The best part of the movie was Mariclare Costello as Emily. Her look is ethereal and other-worldly, as if she’s pulled from a different time. Because the plot isn’t told from her perspective you’re completely thrust into a situation you can’t explain with her character. Her rapidly shifting eyes and soft-spoken voice prevent you, and Jessica, from realizing her intentions until it’s too late. The relationship of the two women, reverting to outright hostility by story’s end, is rife with issues revolving around feminism both in 1971 and today. It’s a proven fact (in movies at least) that two women can’t be friends, so what better way to emphasize that split than having Emily be a reincarnated vampire out to devour Jessica and the townsfolk? Furthermore, Jessica is the older, damaged, and less sexually exciting woman to the younger, prettier, and flirtatious Emily. The various men in the town are all covered in bandages, part of Emily’s nightly feedings? In fact, the entire town is men and other than Emily and Jessica you don’t see another female face heightening the isolation and turning the movie into a grudge match for the soul of all females.

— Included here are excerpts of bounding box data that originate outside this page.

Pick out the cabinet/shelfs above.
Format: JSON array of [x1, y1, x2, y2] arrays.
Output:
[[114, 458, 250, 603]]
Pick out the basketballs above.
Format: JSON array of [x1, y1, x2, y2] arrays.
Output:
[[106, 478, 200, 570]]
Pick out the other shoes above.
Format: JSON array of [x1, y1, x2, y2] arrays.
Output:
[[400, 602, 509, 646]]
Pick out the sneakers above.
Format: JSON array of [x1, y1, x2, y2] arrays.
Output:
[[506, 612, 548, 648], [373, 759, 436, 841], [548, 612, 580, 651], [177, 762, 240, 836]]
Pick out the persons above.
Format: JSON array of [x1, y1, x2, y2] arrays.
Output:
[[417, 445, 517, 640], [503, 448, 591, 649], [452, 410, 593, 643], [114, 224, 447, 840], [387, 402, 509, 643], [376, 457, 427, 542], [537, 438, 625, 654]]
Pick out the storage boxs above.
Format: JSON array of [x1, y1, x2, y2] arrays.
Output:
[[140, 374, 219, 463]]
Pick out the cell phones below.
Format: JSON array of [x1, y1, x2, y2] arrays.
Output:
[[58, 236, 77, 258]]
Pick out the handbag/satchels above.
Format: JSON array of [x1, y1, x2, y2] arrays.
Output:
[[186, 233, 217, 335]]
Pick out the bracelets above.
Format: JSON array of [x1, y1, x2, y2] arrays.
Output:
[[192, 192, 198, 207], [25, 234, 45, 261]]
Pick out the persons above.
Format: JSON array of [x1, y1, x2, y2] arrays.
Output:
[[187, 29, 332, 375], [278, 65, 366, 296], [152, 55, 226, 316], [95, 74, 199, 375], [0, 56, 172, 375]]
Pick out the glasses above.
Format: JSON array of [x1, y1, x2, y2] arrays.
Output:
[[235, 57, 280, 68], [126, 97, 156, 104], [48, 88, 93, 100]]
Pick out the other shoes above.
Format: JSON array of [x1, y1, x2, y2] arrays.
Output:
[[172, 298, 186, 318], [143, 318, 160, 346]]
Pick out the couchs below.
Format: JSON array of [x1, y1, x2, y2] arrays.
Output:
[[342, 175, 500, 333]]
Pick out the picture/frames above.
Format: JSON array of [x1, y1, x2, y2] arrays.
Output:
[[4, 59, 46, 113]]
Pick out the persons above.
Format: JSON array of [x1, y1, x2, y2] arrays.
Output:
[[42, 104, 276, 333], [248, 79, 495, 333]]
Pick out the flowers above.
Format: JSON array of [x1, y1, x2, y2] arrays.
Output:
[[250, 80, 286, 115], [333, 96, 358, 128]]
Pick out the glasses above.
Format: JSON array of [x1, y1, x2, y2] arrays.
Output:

You can’t please everyone with this type of film, and Let’s Scare Jessica to Death is incredibly dated. The fashions notwithstanding, the acting is incredibly hammy. Zohra Lampert is the quintessential ’70s actress (in terms of looks) but there’s a bizarre quality she brings. You never know if she’s a terrible actress or just really into the part. In situations that are tense or disturbing, Lampert puts on an awkward smile that had me wondering whether she had zero clue how to play the scene, or just wanted to enhance Jessica’s own social awkwardness. Heyman is okay, but he’s reserved to being quiet for the most part. Kevin O’Connor plays the hippie friend of the couple and he lends 1970s comic relief as the prototypical hippie who takes a shine to spraying pesticides on the vegetation around the farmhouse.
The movie takes a leisurely stroll through events with little overt scares before ending abruptly. All of this adds to the eeriness of the plot and compels the audience to deduce what they believed has happened to Jessica. This can also frustrate viewers who expected a more gruesome 1970s horror film. I say, if you’re looking for something different with a great female driven story, then spend some time scaring Jessica to death!